Supplied text:
::::::::::

Grandma Jeanette and Grandpa Tongdee on their wedding day

Grandma Jeanette and Grandpa Tongdee on their wedding day

I didn’t really get into Joni Mitchell until recently. She and Bob Dylan always occupied the same place in my brain, the one reserved for artists whom everyone likes so much that it would become uncomfortable to say anything bad about them. If there’s anything I love a lot of, it’s comfort. So I would go along, say “Blue” is brilliant, because no one likes you as much as when you are validating their own opinion about something. But I never really got it.

I gave “Blue” a relisten after many years and found it incredibly moving. This was a big change for me because I love music that is extremely loud and full of rage. Listening to “Blue” felt more circumspect. It was like looking out the back window of a departing car at something, trying to fix it in your mind in case you don’t return.

::::::::::

Entries supplied:
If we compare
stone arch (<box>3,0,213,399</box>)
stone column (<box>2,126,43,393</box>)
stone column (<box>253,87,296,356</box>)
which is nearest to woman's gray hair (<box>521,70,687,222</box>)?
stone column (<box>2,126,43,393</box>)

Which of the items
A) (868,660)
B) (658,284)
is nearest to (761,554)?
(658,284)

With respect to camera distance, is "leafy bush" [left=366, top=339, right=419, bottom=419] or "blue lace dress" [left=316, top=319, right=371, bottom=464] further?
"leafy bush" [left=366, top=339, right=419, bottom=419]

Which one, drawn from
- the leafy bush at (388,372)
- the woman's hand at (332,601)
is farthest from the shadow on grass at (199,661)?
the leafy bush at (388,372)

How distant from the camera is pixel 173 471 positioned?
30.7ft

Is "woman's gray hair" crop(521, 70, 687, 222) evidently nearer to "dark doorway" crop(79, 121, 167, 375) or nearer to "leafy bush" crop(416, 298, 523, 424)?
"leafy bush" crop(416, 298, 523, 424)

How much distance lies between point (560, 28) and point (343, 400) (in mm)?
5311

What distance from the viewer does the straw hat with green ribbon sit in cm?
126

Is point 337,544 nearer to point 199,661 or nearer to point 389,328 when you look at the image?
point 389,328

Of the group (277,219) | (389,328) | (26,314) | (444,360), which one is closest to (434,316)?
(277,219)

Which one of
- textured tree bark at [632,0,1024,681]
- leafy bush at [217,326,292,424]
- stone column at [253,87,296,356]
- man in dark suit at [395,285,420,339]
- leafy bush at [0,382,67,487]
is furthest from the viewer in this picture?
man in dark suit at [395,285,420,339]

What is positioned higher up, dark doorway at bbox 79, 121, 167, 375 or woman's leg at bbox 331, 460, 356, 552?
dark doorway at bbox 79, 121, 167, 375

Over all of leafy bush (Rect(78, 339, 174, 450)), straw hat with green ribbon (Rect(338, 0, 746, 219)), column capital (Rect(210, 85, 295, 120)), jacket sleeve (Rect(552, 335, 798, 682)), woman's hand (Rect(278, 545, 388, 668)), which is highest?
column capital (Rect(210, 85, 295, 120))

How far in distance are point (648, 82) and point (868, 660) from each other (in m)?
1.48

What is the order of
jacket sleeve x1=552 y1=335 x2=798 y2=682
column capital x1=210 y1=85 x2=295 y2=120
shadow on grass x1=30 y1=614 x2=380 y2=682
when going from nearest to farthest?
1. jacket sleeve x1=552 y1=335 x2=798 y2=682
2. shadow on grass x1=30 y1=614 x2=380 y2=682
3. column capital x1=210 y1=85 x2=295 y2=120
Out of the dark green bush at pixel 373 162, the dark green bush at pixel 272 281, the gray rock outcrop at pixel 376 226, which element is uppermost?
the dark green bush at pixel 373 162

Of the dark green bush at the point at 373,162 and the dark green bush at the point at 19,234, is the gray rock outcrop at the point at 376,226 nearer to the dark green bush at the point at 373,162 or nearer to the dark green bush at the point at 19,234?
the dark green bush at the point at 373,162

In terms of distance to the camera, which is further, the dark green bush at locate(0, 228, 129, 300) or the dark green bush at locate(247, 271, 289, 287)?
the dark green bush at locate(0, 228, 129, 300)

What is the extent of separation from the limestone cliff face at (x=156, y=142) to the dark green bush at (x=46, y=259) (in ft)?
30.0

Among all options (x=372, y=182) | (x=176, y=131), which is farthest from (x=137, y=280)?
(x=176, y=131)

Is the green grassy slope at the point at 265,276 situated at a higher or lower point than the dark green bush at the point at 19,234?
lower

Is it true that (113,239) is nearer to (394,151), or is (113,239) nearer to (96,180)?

::::::::::

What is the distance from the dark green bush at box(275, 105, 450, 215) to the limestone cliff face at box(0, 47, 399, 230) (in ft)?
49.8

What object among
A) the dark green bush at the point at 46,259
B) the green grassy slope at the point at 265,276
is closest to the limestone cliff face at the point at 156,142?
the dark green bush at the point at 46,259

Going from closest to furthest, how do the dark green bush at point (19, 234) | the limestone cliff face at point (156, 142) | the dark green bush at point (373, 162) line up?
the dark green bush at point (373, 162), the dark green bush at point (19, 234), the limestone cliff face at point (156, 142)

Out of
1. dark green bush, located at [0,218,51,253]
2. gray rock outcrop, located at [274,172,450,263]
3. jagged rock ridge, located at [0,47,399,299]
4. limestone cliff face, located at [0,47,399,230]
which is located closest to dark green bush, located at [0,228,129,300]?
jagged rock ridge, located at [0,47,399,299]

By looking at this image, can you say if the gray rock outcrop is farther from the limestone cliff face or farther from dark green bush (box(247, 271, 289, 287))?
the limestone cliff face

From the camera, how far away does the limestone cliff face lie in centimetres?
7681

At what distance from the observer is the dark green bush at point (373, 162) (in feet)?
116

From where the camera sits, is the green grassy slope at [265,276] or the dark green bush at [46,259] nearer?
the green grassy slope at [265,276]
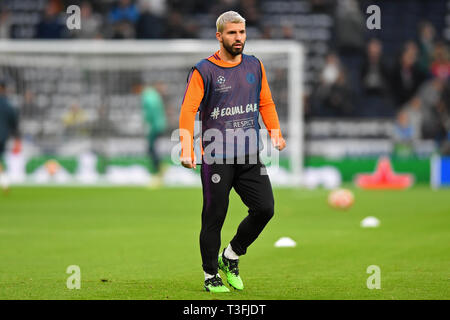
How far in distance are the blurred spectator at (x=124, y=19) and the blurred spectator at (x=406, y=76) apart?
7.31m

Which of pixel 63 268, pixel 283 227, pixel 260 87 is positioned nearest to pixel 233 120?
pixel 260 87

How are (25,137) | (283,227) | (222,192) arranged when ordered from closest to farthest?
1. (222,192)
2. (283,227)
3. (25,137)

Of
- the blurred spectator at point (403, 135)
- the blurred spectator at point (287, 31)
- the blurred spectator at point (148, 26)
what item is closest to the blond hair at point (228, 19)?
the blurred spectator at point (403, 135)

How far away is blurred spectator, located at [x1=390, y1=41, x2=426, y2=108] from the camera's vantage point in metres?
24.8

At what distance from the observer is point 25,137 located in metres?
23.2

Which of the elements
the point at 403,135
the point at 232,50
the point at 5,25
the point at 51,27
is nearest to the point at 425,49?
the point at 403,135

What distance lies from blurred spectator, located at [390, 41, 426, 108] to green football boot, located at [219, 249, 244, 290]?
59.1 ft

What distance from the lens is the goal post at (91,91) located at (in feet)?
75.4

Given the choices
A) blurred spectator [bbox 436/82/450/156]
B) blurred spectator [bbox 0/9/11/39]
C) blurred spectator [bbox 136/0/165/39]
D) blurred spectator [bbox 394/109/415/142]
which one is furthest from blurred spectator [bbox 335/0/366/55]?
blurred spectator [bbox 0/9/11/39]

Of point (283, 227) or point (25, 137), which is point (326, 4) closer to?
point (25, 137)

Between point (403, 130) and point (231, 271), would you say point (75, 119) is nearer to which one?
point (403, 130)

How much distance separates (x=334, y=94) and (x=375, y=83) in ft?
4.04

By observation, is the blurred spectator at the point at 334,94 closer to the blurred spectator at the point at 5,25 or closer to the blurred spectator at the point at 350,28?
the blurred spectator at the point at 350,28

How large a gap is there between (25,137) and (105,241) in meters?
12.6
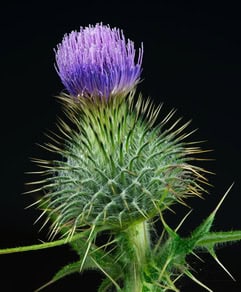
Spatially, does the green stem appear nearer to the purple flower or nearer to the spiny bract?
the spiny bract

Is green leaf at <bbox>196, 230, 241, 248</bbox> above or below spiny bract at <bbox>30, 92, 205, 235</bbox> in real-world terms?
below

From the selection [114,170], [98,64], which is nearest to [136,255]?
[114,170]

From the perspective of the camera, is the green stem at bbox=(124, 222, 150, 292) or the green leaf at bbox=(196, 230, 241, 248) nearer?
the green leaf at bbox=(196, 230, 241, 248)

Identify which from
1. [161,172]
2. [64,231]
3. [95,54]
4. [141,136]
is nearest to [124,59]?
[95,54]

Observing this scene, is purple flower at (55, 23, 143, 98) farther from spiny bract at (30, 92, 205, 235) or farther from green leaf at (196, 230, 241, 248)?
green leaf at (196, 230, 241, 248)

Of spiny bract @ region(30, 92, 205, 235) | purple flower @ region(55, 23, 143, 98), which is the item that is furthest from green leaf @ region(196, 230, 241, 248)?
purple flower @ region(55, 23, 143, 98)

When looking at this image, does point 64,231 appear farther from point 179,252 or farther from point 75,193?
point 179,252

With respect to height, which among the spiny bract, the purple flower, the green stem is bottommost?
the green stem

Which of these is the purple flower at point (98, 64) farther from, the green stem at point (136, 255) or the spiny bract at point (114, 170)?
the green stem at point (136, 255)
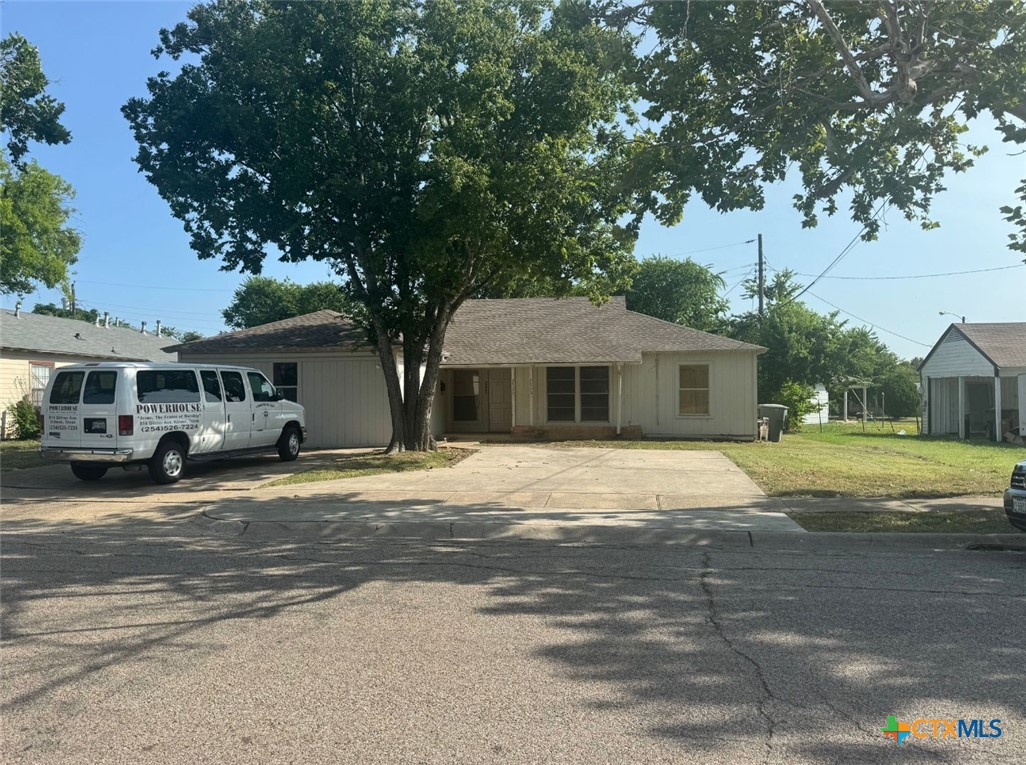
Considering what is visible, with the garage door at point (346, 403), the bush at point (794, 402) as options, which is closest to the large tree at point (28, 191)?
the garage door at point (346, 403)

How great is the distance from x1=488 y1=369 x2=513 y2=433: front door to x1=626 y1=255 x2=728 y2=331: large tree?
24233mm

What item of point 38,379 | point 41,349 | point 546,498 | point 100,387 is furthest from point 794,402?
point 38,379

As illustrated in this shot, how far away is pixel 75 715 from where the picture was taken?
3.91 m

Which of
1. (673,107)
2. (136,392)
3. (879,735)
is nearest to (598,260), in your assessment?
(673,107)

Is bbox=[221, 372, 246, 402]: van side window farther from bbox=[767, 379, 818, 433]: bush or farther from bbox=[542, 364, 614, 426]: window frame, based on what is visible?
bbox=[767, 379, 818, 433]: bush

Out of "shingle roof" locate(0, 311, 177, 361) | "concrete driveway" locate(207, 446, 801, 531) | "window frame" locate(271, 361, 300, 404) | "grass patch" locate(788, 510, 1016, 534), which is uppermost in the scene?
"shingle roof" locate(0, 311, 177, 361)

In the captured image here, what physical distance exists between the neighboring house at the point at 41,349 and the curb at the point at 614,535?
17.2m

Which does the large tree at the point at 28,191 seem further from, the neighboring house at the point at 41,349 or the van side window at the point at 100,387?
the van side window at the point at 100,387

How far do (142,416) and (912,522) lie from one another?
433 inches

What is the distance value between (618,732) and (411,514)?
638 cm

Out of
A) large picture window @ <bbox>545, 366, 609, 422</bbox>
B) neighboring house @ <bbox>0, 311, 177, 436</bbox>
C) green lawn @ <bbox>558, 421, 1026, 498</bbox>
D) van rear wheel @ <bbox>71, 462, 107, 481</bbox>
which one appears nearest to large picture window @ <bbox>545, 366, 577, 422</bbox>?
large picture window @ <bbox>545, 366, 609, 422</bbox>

::::::::::

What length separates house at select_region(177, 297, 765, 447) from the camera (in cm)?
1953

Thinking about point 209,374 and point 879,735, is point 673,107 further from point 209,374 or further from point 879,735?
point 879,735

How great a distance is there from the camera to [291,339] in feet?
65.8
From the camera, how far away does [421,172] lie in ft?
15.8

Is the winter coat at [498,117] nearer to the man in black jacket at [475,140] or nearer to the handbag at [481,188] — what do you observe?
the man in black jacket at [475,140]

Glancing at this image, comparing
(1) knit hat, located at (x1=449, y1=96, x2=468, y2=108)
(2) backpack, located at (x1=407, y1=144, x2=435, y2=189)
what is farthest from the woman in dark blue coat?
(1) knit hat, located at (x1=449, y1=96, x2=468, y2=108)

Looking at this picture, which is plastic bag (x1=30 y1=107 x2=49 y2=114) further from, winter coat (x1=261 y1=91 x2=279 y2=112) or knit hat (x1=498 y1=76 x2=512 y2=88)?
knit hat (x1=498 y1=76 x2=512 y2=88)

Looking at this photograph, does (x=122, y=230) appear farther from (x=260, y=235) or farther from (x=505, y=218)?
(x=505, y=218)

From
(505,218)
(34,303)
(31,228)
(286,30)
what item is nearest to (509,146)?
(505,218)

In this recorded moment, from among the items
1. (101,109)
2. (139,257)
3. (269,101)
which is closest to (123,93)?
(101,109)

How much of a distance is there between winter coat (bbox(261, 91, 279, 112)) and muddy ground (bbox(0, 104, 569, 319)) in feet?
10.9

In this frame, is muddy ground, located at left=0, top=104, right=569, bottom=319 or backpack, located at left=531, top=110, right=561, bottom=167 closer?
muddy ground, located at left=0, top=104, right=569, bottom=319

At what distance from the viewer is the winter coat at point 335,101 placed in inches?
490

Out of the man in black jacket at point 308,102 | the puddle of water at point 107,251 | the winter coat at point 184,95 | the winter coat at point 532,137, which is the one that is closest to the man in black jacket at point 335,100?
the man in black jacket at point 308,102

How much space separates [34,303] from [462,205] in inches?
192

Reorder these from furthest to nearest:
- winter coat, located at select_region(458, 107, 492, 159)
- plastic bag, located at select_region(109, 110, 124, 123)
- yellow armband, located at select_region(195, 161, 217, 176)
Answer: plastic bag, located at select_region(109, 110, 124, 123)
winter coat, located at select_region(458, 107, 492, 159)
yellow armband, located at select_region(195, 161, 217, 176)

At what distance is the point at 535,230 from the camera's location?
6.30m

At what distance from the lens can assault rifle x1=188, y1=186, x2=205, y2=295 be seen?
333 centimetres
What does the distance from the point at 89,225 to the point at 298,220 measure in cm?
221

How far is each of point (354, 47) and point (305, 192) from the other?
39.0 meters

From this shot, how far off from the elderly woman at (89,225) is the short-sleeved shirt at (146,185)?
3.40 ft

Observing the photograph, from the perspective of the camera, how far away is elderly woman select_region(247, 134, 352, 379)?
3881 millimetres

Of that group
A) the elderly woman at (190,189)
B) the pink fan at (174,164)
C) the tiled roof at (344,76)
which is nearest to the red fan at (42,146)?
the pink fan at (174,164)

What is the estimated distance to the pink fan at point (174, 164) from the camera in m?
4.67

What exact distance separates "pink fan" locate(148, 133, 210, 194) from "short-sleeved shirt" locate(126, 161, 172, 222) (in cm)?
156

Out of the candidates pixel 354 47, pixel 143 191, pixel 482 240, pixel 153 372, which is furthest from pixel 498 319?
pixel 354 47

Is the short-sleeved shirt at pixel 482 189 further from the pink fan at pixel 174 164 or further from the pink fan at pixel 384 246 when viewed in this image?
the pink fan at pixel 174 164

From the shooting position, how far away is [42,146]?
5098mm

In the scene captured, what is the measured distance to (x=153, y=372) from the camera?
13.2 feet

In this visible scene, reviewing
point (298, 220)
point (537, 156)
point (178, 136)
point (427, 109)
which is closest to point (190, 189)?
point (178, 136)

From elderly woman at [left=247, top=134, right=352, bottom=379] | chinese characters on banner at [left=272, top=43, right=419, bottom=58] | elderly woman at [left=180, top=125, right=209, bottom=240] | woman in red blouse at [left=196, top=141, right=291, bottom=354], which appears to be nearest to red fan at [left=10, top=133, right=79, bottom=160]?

::::::::::

Required task 1:
Answer these questions from the Joni Mitchell text:
(a) Which artist does the writer say occupied the same place in their brain as Joni Mitchell?
(b) What kind of music does the writer say they love?
(c) Who does the caption show on their wedding day?
Required task 2:
Write out the passage of the Joni Mitchell text from "I didn’t really" to "really got it." word for word.
The lines come from a separate source and are unrelated to the Joni Mitchell text.

Complete output 1:
(a) Bob Dylan.
(b) Music that is extremely loud and full of rage.
(c) Grandma Jeanette and Grandpa Tongdee.

Complete output 2:
I didn’t really get into Joni Mitchell until recently. She and Bob Dylan always occupied the same place in my brain, the one reserved for artists whom everyone likes so much that it would become uncomfortable to say anything bad about them. If there’s anything I love a lot of, it’s comfort. So I would go along, say “Blue” is brilliant, because no one likes you as much as when you are validating their own opinion about something. But I never really got it.